ECE2014 Poster Presentations Pituitary Clinical (<emphasis role="italic">Generously supported by IPSEN</emphasis>) (108 abstracts)
1Endocrine Unit, First Department of Internal Medicine, University of Szeged, Szeged, Hungary; 2Deparment of Neurosurgery, University of Szeged, Szeged, Hungary; 3Department of Pathology, University of Szeged, Szeged, Hungary.
Introduction: Hypophysitis is an inflammatory disease of the pituitary that may mimic tumors. Primary hypophysitis has been classified as lymphocytic (LH), granulomatous (GH), and xanthomatous (XH). It has been recently proposed to be an IgG4-related autoimmune disease (serum IgG4 concentration: 135 mg/dl), proven by tissue IgG4 immunostaining.
Case description: A 23-year-old men suffered from typical cluster type headache. Two years after the first symptoms, diabetes insipidus occured. His testosterone level was low with low serum FSH and LH suggesting central hypogonadism, but all the other anterior pituitary hormone levels were normal. Sella MRI scan depicted a 17 mm inhomogenous mass. After the transphenoidal surgery the pituitary tissue was showed by accumulation of foamy cells and xanthomatous epithelioid cells. After stopping the preoperative hydrocortisone therapy the headache returned. The endrocrine work up revealed hypadrenia (morning cortisol: 96 nmol/l and ACTH: 3.38 pmol/l), hypothyroidism (ft4: 10.5 pmol/l), hypogonadism (testosterone: 3.44 nmol/l) with FSH: 3.3 mIU/l and LH:2.8 mIU/l. Hydrocortisone, levothyroxine and testosterone were stepwise reintroduced. During the follow-up we could stop hydrocortisone, levothyroxine, whereas he has permanently required desmopressin and testosterone substitution. Occasionally headache attacks occur and dissappeare with glucocorticoid administration.
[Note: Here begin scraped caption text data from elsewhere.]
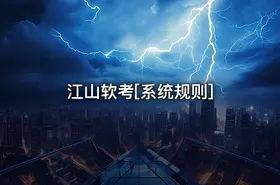 江山软考[系统规则]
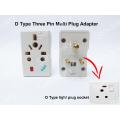 5AMP Multi Plug Adapter with Fuse for Light Plug | D Type Light Plug Multi PLug Adapter. 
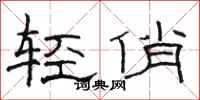 駱恆光輕俏隸書怎么寫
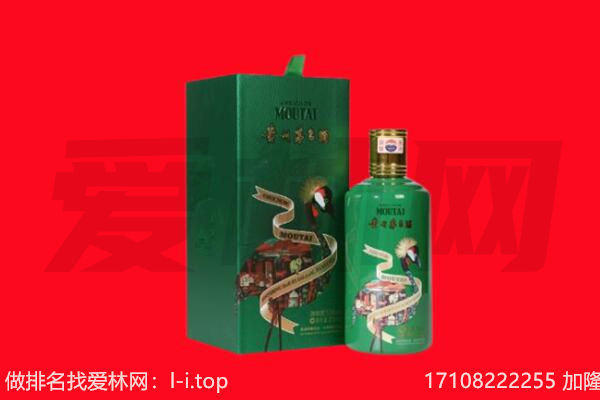 芜湖市湾沚回收出口茅台酒.jpg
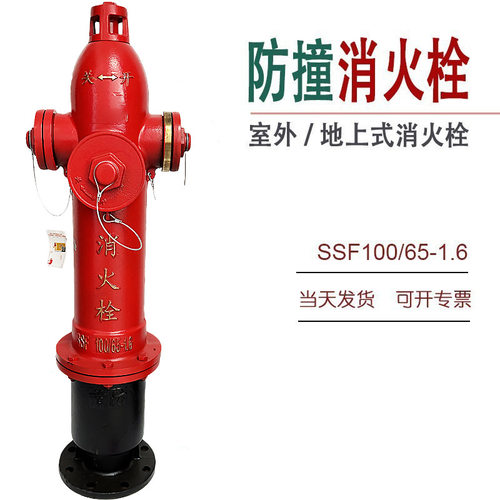 室外地上式防撞高压消火栓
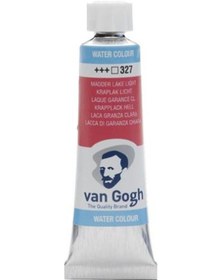 Resim Gwc Suluboya Tüp Madder Lake Lıght 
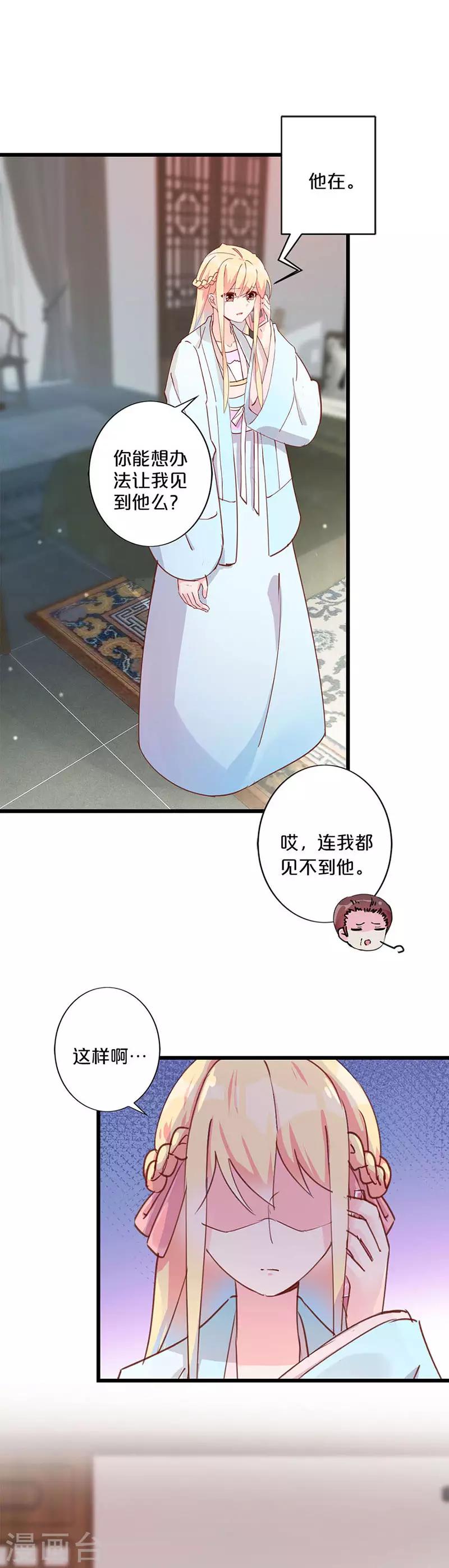 第244话-第252话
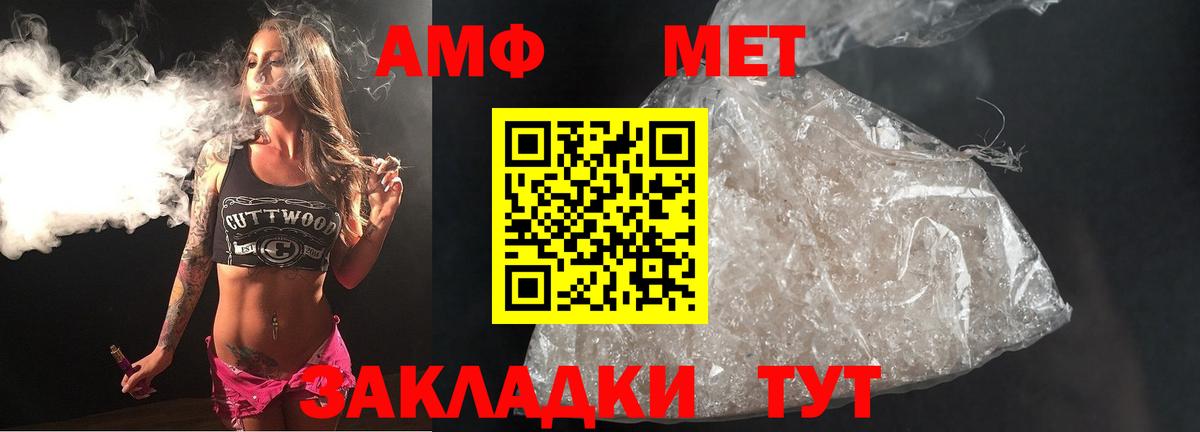 Метамфетамин витя  Метамфетамин витя  Вход с VPN  Нижнеудинск 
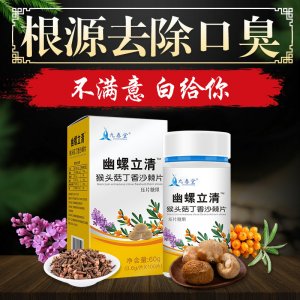 九春堂幽螺立清猴頭菇丁香沙棘片OEM/ODM口臭調(diào)理壓片糖果一站式貼牌代加工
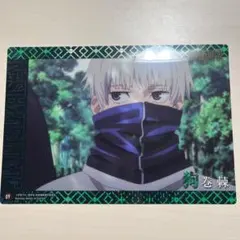 呪術廻戦　クリアビジュアルポスター　狗巻棘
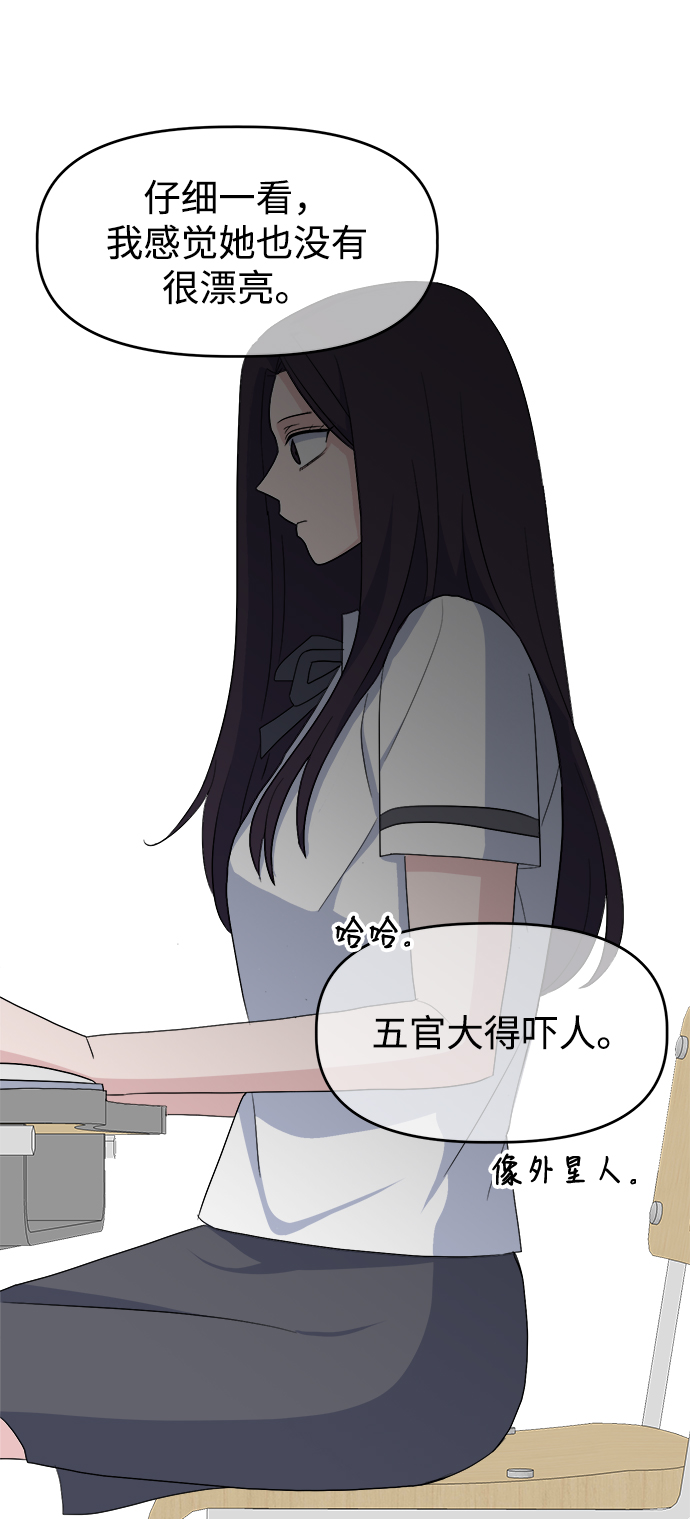 [第10话] 擦肩而过29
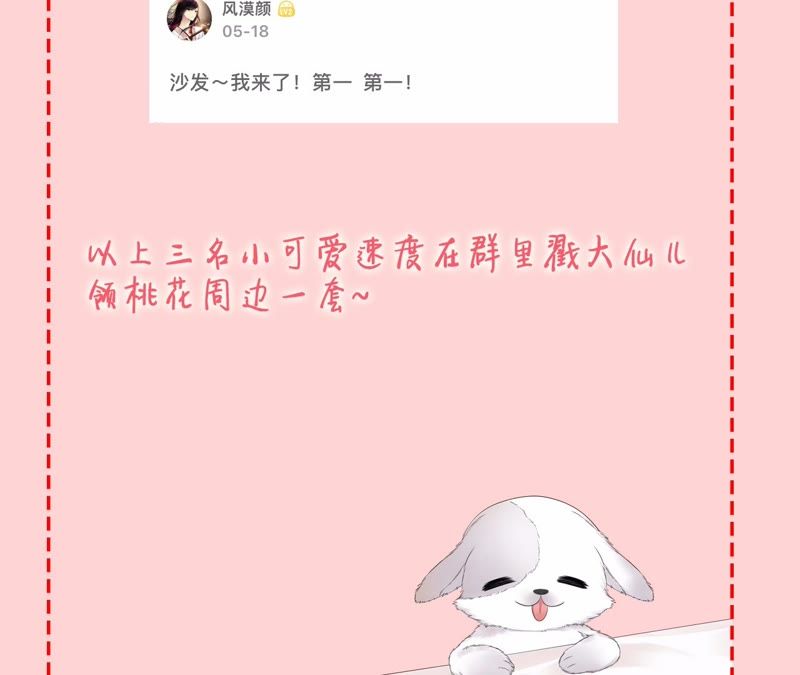 隔壁有只桃花妖韩漫全集-第80话 我来寻你了无删减无遮挡章节图片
Two years after the initial diagnosis the hypophysitis was proven to be IgG4-related by his tissue IgG4 immunostaining as well as by his elevated serum IgG4 concentration (815 mg/l).
Conclusion: We describe a case of IgG4-related xanthomatous hypophysitis causing cluster type headache permanenty requiring ddAVP (desmopressine) and testosterone supplementation however, without need for maintenance medication with hydrocortisone and levothyroxin. In periods of headaches the patient requires glucocorticoids supporting the possible autoimmune origin of the disease.